A few days ago two teens were arrested after a crime spree through the South. Cheyenne Phillips, 13, and Dalton Hayes, 18, (their names already sounding like characters in a movie) are the latest in a long line of young couples famous for outsmarting the law. But what sounds like a wild ride by missunderstood teens is actually a psychological condition called Hybristophilia. It’s a loose catch-all term for people (usually women) that are sexual aroused by serious, often violent, crime. It’s commonly referred to as “The Bonnie and Clyde Syndrome.”
Celebrated in everything from Oscar winning movies to Serge Gainsbourg songs, Bonnie and Clyde have become folk heroes in the popular imagination. It’s easy to forget they were murderers and thieves.
America loves serial killers and true crime. Turn on A&E and there’s a never ending stream of shows on cold cases, murder trials and psychopaths. We want to know how, sure, but we really want to know why. Why did Jeffrey Dahmer kill? Was he just crazy or abused as a child? We need some explanation to help us understand evil but an explanation doesn’t really exist to explain it, which only increases our fascination.

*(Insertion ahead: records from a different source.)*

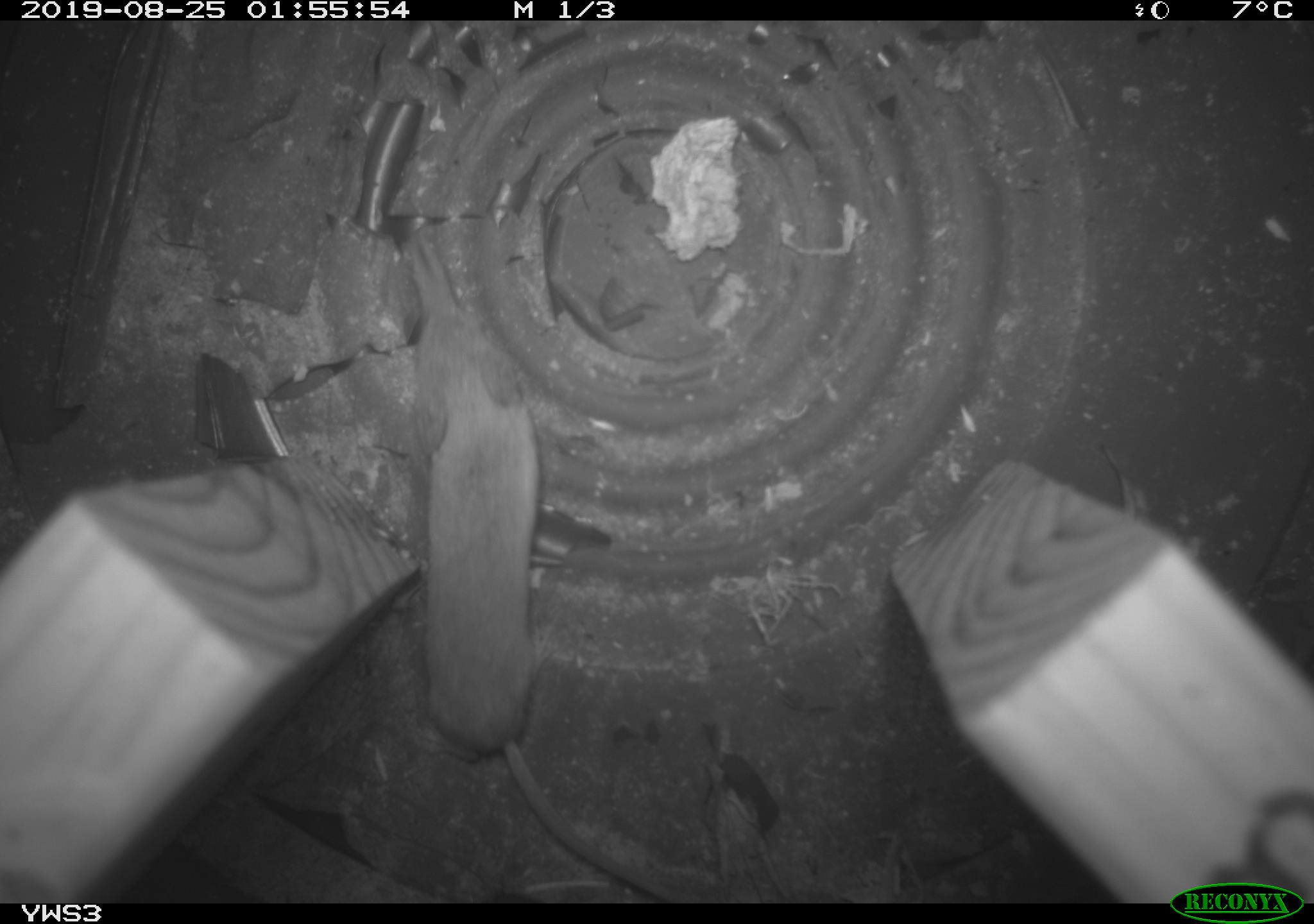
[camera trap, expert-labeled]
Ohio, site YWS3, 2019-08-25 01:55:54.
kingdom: Animalia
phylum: Chordata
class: Mammalia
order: Eulipotyphla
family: Soricidae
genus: Sorex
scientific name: Sorex cinereus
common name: masked shrew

But Hybristophilia takes this fascination to a pathologically sexual level. About a year ago I stumbled upon a troubling subculture of Hybristophilia-related Instagram and Tumblr accounts dedicated to young girl’s undying affection for school shooters and serial killers. Pictures of the murderers are often accompanied by images of self mutilation. (It makes one wonder how Instagram rationalizes censoring nudity and not pictures of young people harming themselves, but that’s another discussion.)

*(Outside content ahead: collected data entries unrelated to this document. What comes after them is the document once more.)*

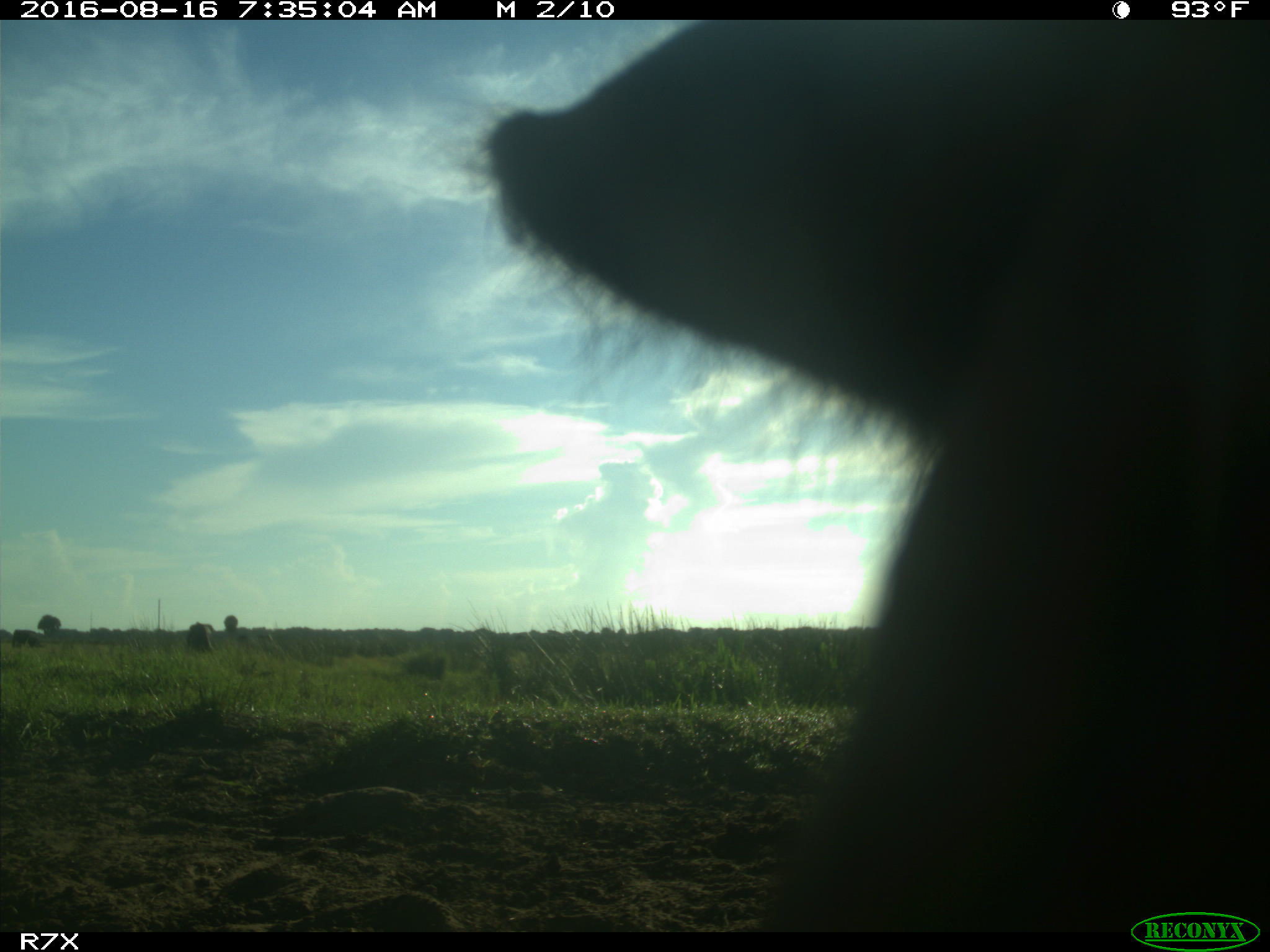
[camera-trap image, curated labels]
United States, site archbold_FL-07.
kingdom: Animalia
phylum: Chordata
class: Mammalia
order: Artiodactyla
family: Bovidae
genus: Bos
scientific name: Bos taurus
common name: domestic cow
Bos taurus (domestic cow).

Cheyenne Phillips and Dalton Hayes
Hollywood knows a good story when it sees it and the list of films based on romantic, sexual outlaw-lovers is long. Perhaps the best being Terrence Malick’s masterpeice Badlands. It tells the semi-true story of two lovers on the run after Kit (Martin Sheen) kills Holly’s (Sissy Spacek) father. Holly’s voiceovers narrate their story in soft, loving remembrances juxtaposed with the violent reality of their lives. The film is an insight into the control men have over women and the sexual attraction to domination that are the psychological hallmarks of Hybristophilia. But the Bonnie and Clyde story is nothing new. Women love outlaws. At least a certain kind of woman.
Hybristophilia also extends into real life when women marry men convicted of violent crimes. Even the greatest of all crazies Charles Manson got hitched last year. Some even suggested Sarah Koenig’s wildly popular podcast Serial might be predicted on a bias fondness for the convicted murder at the center of her story.
As more details emerge in the Cheyenne Phillips and Dalton Hayes case, it will be interesting to hear how some will explain the question of why. It most certainly has something to do with power, restlessness, sex, fear, boredom and possibly love.
The band Big Star has a classic song, “Thirteen,” which investigates the anguish and heartache of being 13 — misunderstood and head-over-heels. It’s told from the perspective of a kid to object of his affection, whose father is disapproving of their relationship. One line stands out as perhaps summing up much of the romanticization of sexual attraction to dangerous criminals. The narrator of the song simply asks his girl, “Would you be an outlaw for my love?”